• [Aim of the task] Keep only the lines of the data below that contain "genus", and copy them.

• [Data shown]
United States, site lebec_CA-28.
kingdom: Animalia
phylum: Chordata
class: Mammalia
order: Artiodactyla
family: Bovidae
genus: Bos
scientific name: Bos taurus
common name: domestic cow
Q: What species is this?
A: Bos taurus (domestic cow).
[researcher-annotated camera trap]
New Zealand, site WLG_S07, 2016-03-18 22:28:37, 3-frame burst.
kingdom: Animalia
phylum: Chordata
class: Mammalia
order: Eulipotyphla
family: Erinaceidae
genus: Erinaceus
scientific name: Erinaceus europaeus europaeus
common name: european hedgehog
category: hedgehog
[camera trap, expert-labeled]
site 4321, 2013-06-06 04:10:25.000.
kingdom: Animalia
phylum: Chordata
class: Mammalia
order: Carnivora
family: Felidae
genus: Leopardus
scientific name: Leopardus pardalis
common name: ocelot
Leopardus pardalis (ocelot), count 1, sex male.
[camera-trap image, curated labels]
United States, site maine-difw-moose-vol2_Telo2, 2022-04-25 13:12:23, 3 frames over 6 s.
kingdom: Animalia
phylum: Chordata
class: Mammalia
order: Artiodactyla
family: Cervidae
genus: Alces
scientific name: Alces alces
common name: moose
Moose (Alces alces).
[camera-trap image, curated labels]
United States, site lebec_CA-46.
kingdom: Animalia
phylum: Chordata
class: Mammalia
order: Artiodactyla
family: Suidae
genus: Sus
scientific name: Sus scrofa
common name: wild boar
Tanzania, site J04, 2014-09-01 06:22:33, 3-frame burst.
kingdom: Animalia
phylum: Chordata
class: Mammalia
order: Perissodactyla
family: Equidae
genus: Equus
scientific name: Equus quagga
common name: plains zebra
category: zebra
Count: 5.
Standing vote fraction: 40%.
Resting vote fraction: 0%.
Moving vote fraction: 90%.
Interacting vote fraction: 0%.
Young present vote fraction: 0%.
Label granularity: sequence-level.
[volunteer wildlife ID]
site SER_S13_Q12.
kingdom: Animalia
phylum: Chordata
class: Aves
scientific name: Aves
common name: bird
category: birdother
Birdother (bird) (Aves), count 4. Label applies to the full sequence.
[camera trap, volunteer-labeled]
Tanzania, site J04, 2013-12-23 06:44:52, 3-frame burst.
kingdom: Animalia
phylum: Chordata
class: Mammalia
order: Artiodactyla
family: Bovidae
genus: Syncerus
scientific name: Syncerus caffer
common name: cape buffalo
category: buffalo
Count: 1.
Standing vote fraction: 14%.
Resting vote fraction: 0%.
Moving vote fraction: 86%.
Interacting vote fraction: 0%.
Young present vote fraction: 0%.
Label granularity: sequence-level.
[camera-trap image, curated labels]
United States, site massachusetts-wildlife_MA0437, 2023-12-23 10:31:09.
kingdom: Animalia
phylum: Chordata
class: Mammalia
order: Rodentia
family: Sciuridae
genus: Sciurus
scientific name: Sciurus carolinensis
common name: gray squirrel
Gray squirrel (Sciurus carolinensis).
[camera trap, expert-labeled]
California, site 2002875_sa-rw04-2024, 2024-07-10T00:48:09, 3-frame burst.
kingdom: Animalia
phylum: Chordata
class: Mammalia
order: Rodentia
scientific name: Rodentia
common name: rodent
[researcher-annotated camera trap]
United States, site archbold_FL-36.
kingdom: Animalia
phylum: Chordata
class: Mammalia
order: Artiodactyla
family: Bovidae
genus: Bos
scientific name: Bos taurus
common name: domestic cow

• [Exercise answer]
genus: Bos
genus: Erinaceus
genus: Leopardus
genus: Alces
genus: Sus
genus: Equus
genus: Syncerus
genus: Sciurus
genus: Bos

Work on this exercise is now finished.